**Extracted information**.
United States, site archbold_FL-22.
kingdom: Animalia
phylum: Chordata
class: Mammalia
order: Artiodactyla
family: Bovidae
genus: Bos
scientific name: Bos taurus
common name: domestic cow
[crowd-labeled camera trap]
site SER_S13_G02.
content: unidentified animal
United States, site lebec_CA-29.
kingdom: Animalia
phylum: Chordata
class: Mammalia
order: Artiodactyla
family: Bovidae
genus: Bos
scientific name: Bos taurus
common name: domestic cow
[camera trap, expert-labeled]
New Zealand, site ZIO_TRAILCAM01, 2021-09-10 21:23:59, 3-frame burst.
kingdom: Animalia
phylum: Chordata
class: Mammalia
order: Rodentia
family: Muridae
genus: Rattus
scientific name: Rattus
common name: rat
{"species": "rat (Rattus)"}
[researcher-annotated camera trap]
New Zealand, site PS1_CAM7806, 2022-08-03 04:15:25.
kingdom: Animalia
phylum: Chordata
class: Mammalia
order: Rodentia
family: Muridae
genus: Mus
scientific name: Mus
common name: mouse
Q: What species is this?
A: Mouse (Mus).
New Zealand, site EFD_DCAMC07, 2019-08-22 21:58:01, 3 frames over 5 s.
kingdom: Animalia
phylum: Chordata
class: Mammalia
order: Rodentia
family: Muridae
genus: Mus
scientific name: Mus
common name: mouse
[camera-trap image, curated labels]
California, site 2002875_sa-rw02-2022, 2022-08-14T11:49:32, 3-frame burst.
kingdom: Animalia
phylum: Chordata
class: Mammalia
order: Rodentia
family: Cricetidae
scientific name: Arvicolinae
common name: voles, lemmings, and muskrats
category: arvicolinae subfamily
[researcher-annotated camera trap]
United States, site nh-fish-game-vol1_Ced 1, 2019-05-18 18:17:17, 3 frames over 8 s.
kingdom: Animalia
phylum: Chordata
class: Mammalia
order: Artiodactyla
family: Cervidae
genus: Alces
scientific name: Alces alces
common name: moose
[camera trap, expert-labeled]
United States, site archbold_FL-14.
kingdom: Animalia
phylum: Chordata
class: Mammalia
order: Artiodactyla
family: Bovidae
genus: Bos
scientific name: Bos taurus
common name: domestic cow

**About this task**.
Provide the number of lines in the listing where the string "United" is found, and nothing besides.

**Your solution**.
4